Publication ,  Journal Article
Browning, DJ; Kaiser, PK; Rosenfeld, PJ; Stewart, MW
Published in: Am J Ophthalmol
August 2012

PURPOSE: To describe the pharmacokinetics, preclinical studies, and clinical trials of the newly approved anti-vascular endothelial growth factor (VEGF) drug aflibercept (Eylea (VEGF Trap-Eye); Regeneron; and Bayer). DESIGN: Review with editorial commentary. METHODS: A review of the medical literature and pertinent Internet postings combined with analysis of key studies with expert opinion regarding the use of aflibercept for the treatment of exudative age-related macular degeneration. RESULTS: Aflibercept, a fusion protein with binding domains from native VEGF receptors, binds VEGF-A, VEGF-B, and placental growth factors 1 and 2 with high affinity. Preclinical ophthalmologic studies demonstrated that aflibercept suppresses choroidal neovascularization in several animal models. The results of phase 1 and 2 trials showed excellent short-term suppression of choroidal neovascularization in patients with exudative age-related macular degeneration and suggested a longer durability of aflibercept compared with other anti-VEGF drugs. The pivotal phase 3 Vascular Endothelial Growth Factor (VEGF) Trap-Eye: Investigation of Efficacy and Safety in Wet Age-Related Macular Degeneration 1 and 2 trials showed that monthly and bimonthly aflibercept were noninferior to monthly ranibizumab at preventing vision loss (< 15-letter loss) with comparable vision gains and safety.

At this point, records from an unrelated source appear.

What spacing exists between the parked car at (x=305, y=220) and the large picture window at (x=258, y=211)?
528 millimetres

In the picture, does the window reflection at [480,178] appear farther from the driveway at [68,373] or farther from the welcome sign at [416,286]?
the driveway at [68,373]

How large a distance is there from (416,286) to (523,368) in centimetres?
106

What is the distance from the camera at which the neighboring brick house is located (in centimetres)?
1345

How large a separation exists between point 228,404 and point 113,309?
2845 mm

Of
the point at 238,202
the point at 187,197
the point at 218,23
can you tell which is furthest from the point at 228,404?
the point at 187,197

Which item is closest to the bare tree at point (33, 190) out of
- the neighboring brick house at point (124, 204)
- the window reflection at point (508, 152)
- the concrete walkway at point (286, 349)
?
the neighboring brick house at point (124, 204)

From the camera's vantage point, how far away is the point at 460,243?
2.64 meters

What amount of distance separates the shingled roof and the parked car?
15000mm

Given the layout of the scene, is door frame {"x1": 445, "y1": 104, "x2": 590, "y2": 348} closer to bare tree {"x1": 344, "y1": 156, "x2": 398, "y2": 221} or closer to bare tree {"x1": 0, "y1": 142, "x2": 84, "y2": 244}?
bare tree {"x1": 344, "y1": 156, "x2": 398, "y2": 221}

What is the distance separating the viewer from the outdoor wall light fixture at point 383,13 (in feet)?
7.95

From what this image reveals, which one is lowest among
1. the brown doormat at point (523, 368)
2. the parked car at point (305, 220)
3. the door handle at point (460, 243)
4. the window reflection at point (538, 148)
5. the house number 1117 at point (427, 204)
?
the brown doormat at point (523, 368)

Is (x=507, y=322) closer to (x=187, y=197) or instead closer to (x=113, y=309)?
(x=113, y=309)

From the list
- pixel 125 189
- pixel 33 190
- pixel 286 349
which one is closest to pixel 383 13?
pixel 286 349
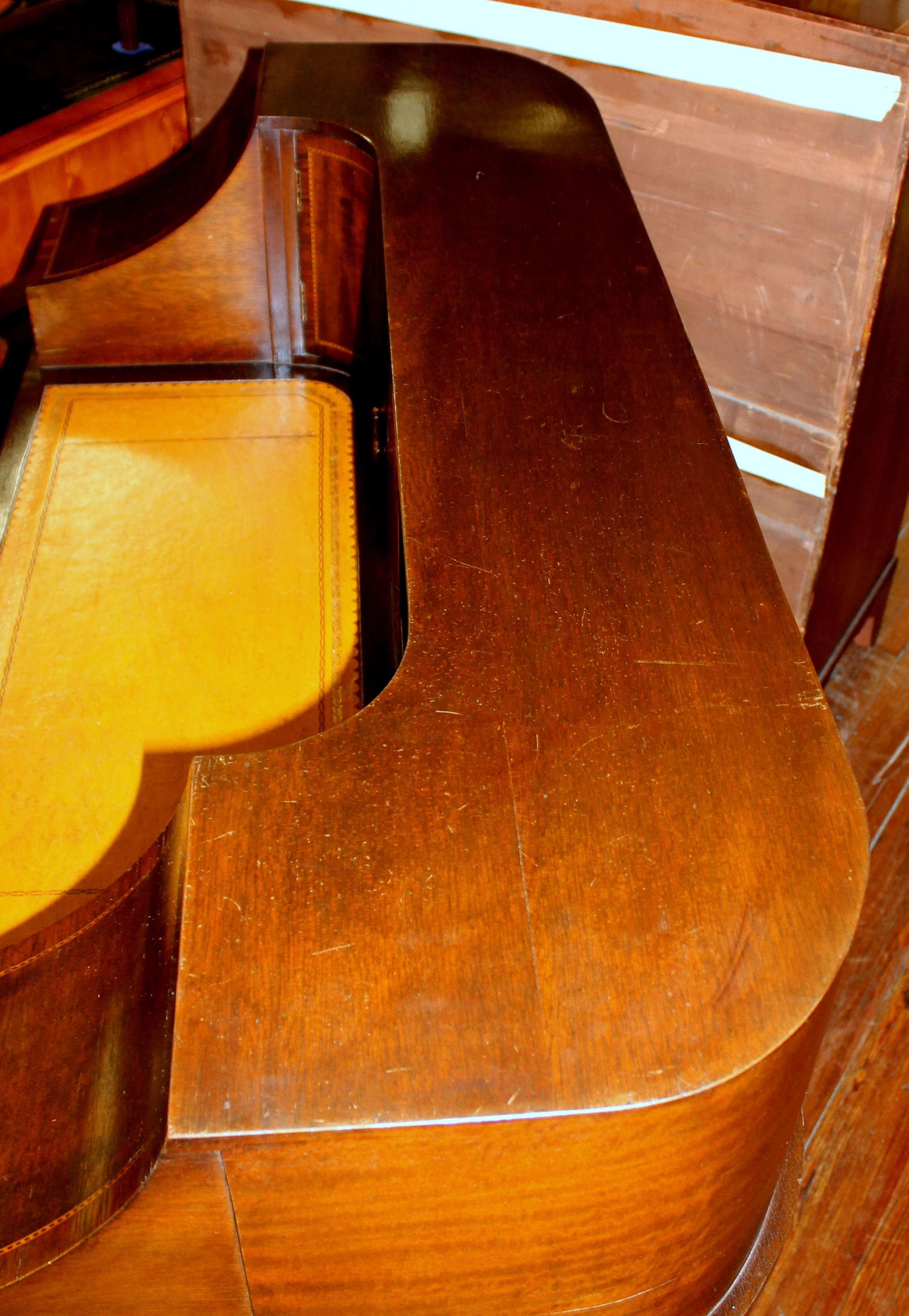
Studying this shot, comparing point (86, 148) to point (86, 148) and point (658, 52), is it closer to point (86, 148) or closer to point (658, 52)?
point (86, 148)

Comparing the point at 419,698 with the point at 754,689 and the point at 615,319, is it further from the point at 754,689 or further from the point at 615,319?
the point at 615,319

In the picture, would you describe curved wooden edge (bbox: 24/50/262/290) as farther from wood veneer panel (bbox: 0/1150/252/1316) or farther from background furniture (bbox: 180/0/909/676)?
wood veneer panel (bbox: 0/1150/252/1316)

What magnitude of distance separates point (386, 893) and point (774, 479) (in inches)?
53.8

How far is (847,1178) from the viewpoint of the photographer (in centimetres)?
155

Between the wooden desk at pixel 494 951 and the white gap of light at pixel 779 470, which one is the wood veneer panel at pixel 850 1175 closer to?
the wooden desk at pixel 494 951

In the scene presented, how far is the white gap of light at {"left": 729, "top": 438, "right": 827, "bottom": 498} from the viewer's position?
6.02 feet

Year 2 treatment involved monthly pro re nata injections with required injections every 3 months and maintained vision gains from the first year, with an average of 4.2 injections of aflibercept and 4.7 injections of ranibizumab. CONCLUSIONS: Aflibercept promises to deliver excellent visual outcomes for exudative age-related macular degeneration patients while undergoing fewer injections compared with ranibizumab. With a wholesale cost of $1850 per dose, the cost per patient with aflibercept treatment promises to be lower than with ranibizumab.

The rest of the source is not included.